The Atlantic created a searchable database of the music used to train AI
The Atlantic created a searchable database of the music used to train AI
《大西洋月刊》创建了一个可搜索的数据库,用于展示训练 AI 所使用的音乐
Millions of tracks are freely available in datasets, even if they’re not supposed to be. 数以百万计的曲目在数据集中免费提供,尽管它们本不应出现在那里。
Atlantic reporter Alex Reisner recently uncovered four datasets of music being used to train AI models and made them fully searchable for the public. Two of the sets are absolutely enormous at 12 million and 9 million tracks. The other two are much smaller, but still represent a significant amount of training data at over 100,000 songs each. 《大西洋月刊》记者 Alex Reisner 最近发现了四个用于训练 AI 模型的音乐数据集,并将其制作成可供公众全面搜索的数据库。其中两个数据集规模极其庞大,分别包含 1200 万和 900 万首曲目。另外两个规模较小,但也分别包含超过 10 万首歌曲,代表了相当可观的训练数据量。
According to Reisner, the sets have been downloaded thousands of times and, while it’s impossible to know exactly who has used them, Google and Stability have both confirmed they have in research papers. Some of the sources, like the Free Music Archive dataset, are free to stream for personal use but require licensing for commercial applications. 据 Reisner 称,这些数据集已被下载了数千次。虽然无法确切知道谁使用了它们,但 Google 和 Stability 公司已在研究论文中证实曾使用过这些数据。其中一些来源(如 Free Music Archive 数据集)虽然可供个人免费收听,但用于商业用途时则需要获得授权。
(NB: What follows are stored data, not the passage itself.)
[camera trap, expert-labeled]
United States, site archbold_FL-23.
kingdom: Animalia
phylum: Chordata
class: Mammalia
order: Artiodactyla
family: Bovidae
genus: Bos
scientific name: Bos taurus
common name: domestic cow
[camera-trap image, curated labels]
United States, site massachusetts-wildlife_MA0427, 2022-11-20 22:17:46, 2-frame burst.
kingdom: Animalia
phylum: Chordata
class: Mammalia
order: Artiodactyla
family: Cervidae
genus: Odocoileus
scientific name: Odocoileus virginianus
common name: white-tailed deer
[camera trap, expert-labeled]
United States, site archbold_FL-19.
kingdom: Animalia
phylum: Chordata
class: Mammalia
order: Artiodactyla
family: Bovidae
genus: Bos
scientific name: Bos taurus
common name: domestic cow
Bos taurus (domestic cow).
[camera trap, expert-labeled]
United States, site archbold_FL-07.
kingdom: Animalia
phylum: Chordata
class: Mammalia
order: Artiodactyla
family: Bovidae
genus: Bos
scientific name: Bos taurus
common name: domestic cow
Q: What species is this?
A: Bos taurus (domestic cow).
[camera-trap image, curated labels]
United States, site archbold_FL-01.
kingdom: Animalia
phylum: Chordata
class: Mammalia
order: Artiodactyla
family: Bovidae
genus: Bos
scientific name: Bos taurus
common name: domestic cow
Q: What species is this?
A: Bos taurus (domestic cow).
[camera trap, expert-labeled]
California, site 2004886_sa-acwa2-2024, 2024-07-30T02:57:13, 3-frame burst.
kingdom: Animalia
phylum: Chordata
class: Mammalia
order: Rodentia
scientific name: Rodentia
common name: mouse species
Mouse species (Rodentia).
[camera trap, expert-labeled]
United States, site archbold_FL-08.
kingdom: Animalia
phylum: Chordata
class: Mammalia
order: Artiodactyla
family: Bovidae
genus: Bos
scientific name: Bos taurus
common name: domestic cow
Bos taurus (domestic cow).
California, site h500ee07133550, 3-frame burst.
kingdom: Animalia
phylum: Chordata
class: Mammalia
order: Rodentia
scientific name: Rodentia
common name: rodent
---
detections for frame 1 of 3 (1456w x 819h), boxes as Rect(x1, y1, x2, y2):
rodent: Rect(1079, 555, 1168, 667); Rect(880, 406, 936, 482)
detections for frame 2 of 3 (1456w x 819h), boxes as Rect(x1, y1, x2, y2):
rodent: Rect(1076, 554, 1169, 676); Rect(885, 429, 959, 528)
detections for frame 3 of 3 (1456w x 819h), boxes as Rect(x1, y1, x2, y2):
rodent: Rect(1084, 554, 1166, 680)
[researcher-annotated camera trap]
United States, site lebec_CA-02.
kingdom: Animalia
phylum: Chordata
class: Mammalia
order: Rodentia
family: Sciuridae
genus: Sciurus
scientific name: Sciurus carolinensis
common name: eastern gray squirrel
While the datasets are freely available on the internet in theory, using them as training data is not as simple as downloading a ZIP file and feeding it to an AI model. As Reisner explains: 虽然这些数据集在理论上可以在互联网上免费获取,但将它们用作训练数据并不像下载一个 ZIP 文件并将其喂给 AI 模型那么简单。正如 Reisner 所解释的那样:
Three of the datasets I found are distributed as a list of links to songs on YouTube or Spotify. AI developers download the actual audio using tools that automate the job, some of which allow developers to bypass logins, advertisements, and mechanisms that might earn money or subscribers for creators. Such tools violate the terms of service of these platforms. “我发现的其中三个数据集是以 YouTube 或 Spotify 上的歌曲链接列表形式分发的。AI 开发人员使用自动化工具下载实际音频,其中一些工具允许开发人员绕过登录、广告以及可能为创作者带来收入或订阅者的机制。这些工具违反了这些平台的服务条款。”
Names that pop up in the dataset range from pop stars like Lady Gaga and Fred Again.., to Radiohead, Aphex Twin, Wu-Tang Clan, Bruce Springsteen, and experimental composer Hainbach. You can hop over to the Atlantic’s AI Watchdog site and search through the songs, books, and other media being used to train the world’s AI models yourself. 数据集中出现的名单范围很广,从 Lady Gaga 和 Fred Again.. 等流行歌星,到 Radiohead、Aphex Twin、Wu-Tang Clan、Bruce Springsteen 以及实验作曲家 Hainbach 等。你可以前往《大西洋月刊》的“AI 监督”(AI Watchdog)网站,亲自搜索用于训练全球 AI 模型的歌曲、书籍和其他媒体内容。